The research, carried out in conjunction with Euromonitor, claims companies across the travel sector will benefit from Web 2.0 features on their websites with travel blogs and customer reviews expected to expand beyond specialist sites across the industry.
Companies are also likely to expand their products with packages that promote interaction with locals and destinations enabling travellers to experience local life.
There will also be increased partnering with travel networking websites as well as the creation of new specialist sites to promote these offerings.
According to the study the Travel 2.0 concept, and travel networking as a spin-off help explain the recent development of innovative forms of travel, such as hospitality tourism and home exchanges.
Websites including CouchSurfing.com and HospitalityClub.org have gained popularity over the last two years reaching 710,000 and 330,000 users by September 2008.
These websites aim to bring together travellers with locals willing to offer free hospitality and socialising opportunities.
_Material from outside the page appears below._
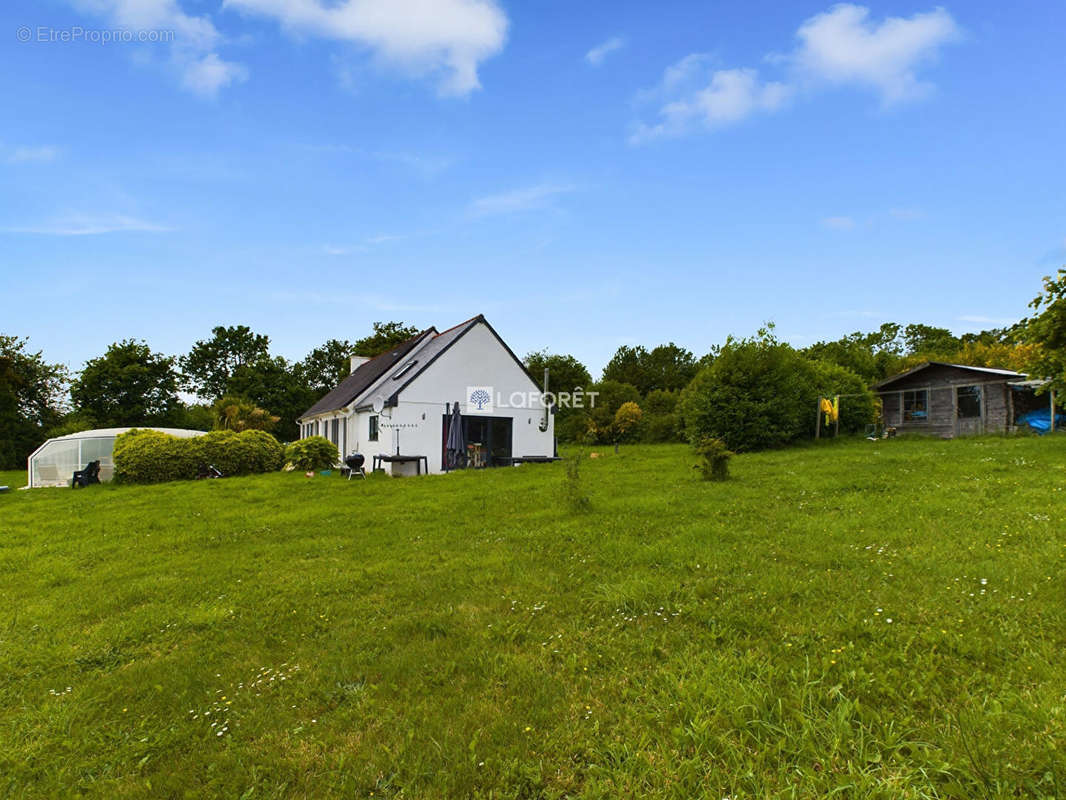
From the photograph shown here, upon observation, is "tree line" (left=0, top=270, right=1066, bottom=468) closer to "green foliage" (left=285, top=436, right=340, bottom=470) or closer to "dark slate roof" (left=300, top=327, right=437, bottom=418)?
"dark slate roof" (left=300, top=327, right=437, bottom=418)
Couchsurfing has a presence in 232 countries and 47,544 cities world-wide, with almost 50% of its members in Europe.
Although free hospitality is one of the reasons for this type of travelling the core objective is the intercultural exchange opportunities.
The travel networking phenomenon is the convergence of several trends in the travel industry including the impact of the internet revolution, the international social networking aspect, the search for more authentic travel experiences and contact with local communities.